Memory, Meaning and Authors

About the only negative thing I can say about Stacy Oborn’s The Space in Between is that I wish Stacy would write more. Her photography-related blog is already one that I like to frequent. I cannot fault her for her pace, though, since she confessed that she tends to take time on her blog entries, a process evident in the thoughtfulness of her pieces (in contrast to my rather slapdash efforts). I was happy to see "Perfect Images, Written Photograps and the Absolute," Stacy’s first entry of the new year, a well-written essay about "memory, experience and self-hood." Wonderfully, her discussion veers towards thoughts on Roland Barthes, Marguerite Duras and Herve Guibert.

of course, not carrying pen or camera around everywhere does leave you without the tools to sometimes finish seeing the thing you were open to and only you could see, or to remember all the details of something after the moment has passed.  every writer or photographer, whatever their persuasion (and an infinite variety exist between the two points i have described above), know and have felt this.  the lost moment.  the perfect image gone forever, the beginnings of the great story lost to the overcrowded mind.

Also take the time to check out the photographs of Barthes (and his mother), Duras (and her mother) and Guibert (a self-portrait) that Stacy has posted.

I find author photographs fun. While I am more into street photography, portraiture holds even more interest when there is an excuse for me to call it literary related.  Favorite Henri Cartier-Bresson, while better known for his street photography, once put together a collection called Tete a Tete (online at the National Portrait Gallery; the portraits include photographs of writers such as Truman Capote, Carson McCullers and William Faulkner).

Cartier-Bresson is not alone when he calls portraiture "the one domain which photography has won away from painting." From the invention of photography in 1839, everyone recognized the camera’s ability to render a technically accurate likeness of a face.
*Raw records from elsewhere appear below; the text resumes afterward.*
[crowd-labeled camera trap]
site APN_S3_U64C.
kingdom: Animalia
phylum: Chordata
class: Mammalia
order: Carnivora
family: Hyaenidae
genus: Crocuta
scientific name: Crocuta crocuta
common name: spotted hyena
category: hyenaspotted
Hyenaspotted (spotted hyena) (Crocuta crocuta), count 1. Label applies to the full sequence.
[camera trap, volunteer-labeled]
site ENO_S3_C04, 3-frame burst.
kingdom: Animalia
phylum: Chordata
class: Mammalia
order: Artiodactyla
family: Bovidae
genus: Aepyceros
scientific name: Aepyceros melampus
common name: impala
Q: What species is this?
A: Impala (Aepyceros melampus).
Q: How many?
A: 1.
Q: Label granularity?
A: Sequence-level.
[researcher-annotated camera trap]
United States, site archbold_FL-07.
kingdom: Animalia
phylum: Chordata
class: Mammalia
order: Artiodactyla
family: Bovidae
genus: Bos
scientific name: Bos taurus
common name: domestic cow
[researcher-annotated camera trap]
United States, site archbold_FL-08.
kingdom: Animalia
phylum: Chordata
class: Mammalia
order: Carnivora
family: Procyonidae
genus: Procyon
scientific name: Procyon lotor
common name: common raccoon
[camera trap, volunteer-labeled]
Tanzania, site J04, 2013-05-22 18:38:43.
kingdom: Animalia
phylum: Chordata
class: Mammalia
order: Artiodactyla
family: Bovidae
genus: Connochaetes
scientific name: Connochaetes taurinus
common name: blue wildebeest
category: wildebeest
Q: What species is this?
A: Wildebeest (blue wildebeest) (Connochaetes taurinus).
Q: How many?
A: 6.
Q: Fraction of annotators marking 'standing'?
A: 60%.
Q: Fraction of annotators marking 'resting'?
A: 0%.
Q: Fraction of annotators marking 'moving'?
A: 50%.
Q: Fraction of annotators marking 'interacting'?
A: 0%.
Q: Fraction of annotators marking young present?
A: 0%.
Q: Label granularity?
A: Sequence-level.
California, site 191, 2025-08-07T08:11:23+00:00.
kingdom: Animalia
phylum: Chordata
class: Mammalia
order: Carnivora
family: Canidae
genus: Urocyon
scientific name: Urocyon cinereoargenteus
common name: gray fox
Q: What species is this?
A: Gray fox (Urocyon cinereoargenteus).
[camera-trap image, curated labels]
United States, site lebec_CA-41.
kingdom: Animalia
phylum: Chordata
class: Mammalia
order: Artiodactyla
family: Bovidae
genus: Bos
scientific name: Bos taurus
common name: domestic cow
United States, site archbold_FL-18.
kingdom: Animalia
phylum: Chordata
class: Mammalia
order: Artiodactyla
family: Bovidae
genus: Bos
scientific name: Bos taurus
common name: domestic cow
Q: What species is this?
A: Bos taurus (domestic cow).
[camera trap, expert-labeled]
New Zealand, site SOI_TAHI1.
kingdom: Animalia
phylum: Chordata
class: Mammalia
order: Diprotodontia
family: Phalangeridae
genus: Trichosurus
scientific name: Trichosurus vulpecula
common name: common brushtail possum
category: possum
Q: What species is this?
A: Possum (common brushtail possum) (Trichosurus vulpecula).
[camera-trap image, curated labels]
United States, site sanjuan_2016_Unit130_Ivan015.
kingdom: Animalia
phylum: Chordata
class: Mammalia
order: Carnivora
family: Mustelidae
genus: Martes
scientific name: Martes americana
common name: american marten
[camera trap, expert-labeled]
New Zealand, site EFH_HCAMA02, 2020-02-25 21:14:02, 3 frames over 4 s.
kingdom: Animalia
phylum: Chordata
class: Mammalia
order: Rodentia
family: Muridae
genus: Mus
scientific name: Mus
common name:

But in the hands of Cartier-Bresson, a photographic portrait seems transparent, as if no photographer has intervened between the subject and the viewer.

The National Portrait Gallery also has an online version of one of my favorite writers in its 1999 exhibit Picturing Hemingway: A Writer and His Time. Marion Ettlinger (Media Bistro Q&A), who made her reputation off of author photos, had her work collected in the book Author Photo. She is well worth studying for her use of natural light.